* **Exercise**
Edit the rows in the part that opens with the line containing "Of all the options" and closes with the line containing "5.63 metres", replacing "furthest" with "farthest" and leaving everything else unchanged. Return only those rows.

* **Data listing**
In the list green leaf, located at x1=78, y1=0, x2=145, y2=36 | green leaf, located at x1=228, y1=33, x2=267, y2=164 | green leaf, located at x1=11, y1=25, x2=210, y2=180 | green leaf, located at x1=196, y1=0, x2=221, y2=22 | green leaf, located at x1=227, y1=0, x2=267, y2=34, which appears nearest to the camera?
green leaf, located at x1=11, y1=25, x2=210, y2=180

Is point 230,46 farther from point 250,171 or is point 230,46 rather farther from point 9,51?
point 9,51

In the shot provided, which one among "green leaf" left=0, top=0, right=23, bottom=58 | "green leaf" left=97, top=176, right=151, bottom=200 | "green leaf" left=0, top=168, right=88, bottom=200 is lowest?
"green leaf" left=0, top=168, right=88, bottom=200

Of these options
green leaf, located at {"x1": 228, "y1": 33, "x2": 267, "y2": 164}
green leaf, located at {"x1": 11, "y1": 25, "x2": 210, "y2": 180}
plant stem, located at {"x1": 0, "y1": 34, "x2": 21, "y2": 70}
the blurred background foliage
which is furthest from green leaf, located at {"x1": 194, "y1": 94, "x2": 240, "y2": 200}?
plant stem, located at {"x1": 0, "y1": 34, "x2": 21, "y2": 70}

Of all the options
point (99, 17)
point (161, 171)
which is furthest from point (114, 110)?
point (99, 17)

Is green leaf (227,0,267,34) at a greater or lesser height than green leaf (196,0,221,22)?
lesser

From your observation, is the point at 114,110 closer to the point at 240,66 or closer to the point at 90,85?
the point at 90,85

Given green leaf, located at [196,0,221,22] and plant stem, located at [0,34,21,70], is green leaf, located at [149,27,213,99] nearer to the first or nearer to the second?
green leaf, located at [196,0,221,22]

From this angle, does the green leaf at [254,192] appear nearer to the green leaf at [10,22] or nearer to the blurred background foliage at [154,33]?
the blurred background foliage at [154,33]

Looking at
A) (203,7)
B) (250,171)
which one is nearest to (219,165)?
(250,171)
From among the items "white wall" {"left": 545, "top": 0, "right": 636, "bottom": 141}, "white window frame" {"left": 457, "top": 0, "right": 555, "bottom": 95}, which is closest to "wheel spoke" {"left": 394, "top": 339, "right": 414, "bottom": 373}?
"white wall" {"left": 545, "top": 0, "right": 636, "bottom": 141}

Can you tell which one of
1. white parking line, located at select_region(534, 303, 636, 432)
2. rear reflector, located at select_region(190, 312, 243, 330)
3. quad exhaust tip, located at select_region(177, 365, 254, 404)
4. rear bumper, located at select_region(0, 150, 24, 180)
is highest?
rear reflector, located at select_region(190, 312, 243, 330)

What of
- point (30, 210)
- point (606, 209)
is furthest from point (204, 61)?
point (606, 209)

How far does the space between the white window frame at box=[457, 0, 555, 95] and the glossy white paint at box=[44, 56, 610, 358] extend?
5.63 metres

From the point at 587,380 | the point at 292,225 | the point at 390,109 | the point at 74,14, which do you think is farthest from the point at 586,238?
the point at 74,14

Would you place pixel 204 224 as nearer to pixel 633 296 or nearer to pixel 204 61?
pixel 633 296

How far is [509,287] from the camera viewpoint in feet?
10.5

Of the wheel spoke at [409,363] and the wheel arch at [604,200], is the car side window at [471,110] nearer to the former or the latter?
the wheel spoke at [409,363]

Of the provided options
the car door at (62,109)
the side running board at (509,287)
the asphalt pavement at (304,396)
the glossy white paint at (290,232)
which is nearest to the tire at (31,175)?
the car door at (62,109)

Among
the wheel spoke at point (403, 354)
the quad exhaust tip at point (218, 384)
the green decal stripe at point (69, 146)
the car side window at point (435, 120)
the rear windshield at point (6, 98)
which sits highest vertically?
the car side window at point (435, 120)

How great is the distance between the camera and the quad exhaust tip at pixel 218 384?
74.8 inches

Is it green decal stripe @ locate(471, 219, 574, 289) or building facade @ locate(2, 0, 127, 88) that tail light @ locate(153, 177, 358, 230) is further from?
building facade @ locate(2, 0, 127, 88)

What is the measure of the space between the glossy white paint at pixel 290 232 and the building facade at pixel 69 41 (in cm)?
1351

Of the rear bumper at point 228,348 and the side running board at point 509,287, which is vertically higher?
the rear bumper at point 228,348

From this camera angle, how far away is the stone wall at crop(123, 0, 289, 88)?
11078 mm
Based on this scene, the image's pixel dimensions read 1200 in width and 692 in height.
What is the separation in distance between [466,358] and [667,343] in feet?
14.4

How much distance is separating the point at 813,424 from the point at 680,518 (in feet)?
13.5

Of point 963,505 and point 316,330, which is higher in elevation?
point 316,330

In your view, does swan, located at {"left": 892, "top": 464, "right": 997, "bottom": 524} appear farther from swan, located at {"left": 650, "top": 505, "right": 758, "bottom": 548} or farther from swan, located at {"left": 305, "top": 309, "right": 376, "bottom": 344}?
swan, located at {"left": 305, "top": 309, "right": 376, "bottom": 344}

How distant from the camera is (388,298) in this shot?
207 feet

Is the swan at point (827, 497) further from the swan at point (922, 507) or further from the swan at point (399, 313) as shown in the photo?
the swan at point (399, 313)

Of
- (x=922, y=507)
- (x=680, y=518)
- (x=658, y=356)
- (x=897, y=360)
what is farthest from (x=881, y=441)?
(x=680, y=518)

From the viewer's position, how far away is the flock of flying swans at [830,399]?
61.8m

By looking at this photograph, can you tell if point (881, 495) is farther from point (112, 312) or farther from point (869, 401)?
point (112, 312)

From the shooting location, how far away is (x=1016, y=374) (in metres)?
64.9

* **Task solution**
Of all the options
point (99, 17)
point (161, 171)
which is farthest from point (114, 110)?
point (99, 17)

Is green leaf (227,0,267,34) at a greater or lesser height than green leaf (196,0,221,22)?
lesser

From your observation, is the point at 114,110 closer to the point at 240,66 or closer to the point at 90,85?
the point at 90,85

Given green leaf, located at [196,0,221,22] and plant stem, located at [0,34,21,70], is green leaf, located at [149,27,213,99] nearer to the first or nearer to the second?
green leaf, located at [196,0,221,22]

From this angle, does the green leaf at [254,192] appear nearer to the green leaf at [10,22] or nearer to the blurred background foliage at [154,33]?
the blurred background foliage at [154,33]

Looking at
A) (203,7)
B) (250,171)
which one is nearest to (219,165)?
(250,171)
From among the items "white wall" {"left": 545, "top": 0, "right": 636, "bottom": 141}, "white window frame" {"left": 457, "top": 0, "right": 555, "bottom": 95}, which is closest to "wheel spoke" {"left": 394, "top": 339, "right": 414, "bottom": 373}?
"white wall" {"left": 545, "top": 0, "right": 636, "bottom": 141}

Can you tell which one of
1. white parking line, located at select_region(534, 303, 636, 432)
2. rear reflector, located at select_region(190, 312, 243, 330)
3. quad exhaust tip, located at select_region(177, 365, 254, 404)
4. rear bumper, located at select_region(0, 150, 24, 180)
is highest?
rear reflector, located at select_region(190, 312, 243, 330)

What of
- point (30, 210)
- point (606, 209)
is farthest from point (204, 61)?
point (606, 209)

How far does the space between the white window frame at box=[457, 0, 555, 95] and the glossy white paint at box=[44, 56, 610, 358] extend?
5.63 metres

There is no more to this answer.